Judulnya lebay. Namun itulah yang terjadi.
Sejak tiga tahun terakhir, aku menghindari jamu. Dulu aku cukup rutin minum jamu untuk datang bulan. Ini anjuran mamaku agar tidak merasakan nyeri haid. Setidaknya, sekali sebulan aku menegak minuman ini dengan suka hati.
Tiga tahun lalu, suatu pagi, aku beli jamu peras di pasar. Kuminum segera setelah sarapan, seperti orang minum obat yang dianjurkan "setelah makan". Anjuran "diiminum setelah makan" ini ternyata tak berlaku untuk jamu. Aku hanya membuat washtafel penuh air kuning. Muntah.
Inilah awal-mulaku eneq pada jamu, meski hanya aromanya.
*
Minggu (3/06) lalu, kuputuskan untuk membeli jamu setelah melihat penjualnya di depan pasar.
"Bu, buat tambah darah?"
"Kencur-kunir," jawabnya langsung sigap meracik.
"Ini tahan samapi siang, bu?"
"Iya"
Jamu kuletakkan di kulkas, berencana meminumnya tengah hari nanti. Lalu aku sarapan lontong sate ayam madura yang beli di pasar tadi.
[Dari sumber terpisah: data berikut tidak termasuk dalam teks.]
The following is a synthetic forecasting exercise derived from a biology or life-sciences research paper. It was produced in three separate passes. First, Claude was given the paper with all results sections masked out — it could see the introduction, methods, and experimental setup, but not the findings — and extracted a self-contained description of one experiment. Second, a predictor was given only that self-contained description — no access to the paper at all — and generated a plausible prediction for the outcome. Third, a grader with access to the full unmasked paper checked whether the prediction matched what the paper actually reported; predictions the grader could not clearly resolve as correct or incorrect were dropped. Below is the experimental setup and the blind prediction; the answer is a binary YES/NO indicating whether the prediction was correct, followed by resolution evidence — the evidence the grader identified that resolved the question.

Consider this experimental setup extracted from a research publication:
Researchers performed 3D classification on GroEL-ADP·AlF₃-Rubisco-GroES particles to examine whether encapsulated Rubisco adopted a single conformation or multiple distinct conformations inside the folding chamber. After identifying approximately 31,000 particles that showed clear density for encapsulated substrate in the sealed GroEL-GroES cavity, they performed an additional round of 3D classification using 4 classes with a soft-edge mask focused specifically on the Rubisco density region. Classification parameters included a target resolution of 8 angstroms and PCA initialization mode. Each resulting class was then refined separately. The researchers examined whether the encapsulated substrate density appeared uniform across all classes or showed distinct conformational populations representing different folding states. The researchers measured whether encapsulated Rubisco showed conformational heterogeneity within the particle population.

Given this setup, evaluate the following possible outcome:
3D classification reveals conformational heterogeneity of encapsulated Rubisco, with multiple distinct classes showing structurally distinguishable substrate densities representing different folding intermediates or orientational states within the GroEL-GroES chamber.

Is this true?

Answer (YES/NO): YES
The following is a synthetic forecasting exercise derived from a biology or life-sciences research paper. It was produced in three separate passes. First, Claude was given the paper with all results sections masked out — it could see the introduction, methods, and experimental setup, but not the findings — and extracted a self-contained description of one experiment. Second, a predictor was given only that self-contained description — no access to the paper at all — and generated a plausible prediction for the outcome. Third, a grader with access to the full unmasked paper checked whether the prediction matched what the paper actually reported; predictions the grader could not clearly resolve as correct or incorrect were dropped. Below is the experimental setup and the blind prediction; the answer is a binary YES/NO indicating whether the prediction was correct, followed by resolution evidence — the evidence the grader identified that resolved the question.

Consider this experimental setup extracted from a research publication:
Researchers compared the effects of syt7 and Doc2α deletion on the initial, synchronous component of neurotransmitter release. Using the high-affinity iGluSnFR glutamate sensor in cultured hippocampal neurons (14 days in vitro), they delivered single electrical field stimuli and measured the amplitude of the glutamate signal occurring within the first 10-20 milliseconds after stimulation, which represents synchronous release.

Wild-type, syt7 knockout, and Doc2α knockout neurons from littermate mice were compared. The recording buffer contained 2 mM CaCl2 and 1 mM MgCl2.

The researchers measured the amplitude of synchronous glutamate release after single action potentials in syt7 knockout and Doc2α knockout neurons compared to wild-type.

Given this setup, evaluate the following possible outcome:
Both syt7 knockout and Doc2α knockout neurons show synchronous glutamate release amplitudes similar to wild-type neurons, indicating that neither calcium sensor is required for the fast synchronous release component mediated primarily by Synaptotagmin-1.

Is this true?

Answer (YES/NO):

Pukul 11. Dua jam setelah sarapan. Kuputuskan untuk meminum jamu. Keluarkan dari kulkas, salin ke dalam gelas. Kuamati warnanya, kucium aromanya.
Kubuka lagi kulkas. Ambil pepaya. Kupas. Potong-potong. Makan pepaya. Satu, dua, tiga potong pepaya. Baui lagi jamu. Tancapkan lagi garpu ke potongan-potongan pepaya. Begitu seterusnya, hingga...
"Gleg!" seteguk kecil jamu lewati tenggorokan tanpa huek. Seteguk kecil lagi. Lalu pepaya. Pepaya. Pepaya. Dan jamu dengan satu teguk besar. Lalu pepaya lagi. Pepaya lagi.
Cukup, pikirku. Sudah seperempat gelas. Kufoto sejoli jamu-pepaya ini. Upload di twitter. Lalu masukkan ke kulkas.
Hari ini, barusan saja kulihat jamu tadi. Masih teronggok manis di kulkas. Okelah, paling tidak, sudah kucoba menggariskan sejarah baruku dalam meminum jamu.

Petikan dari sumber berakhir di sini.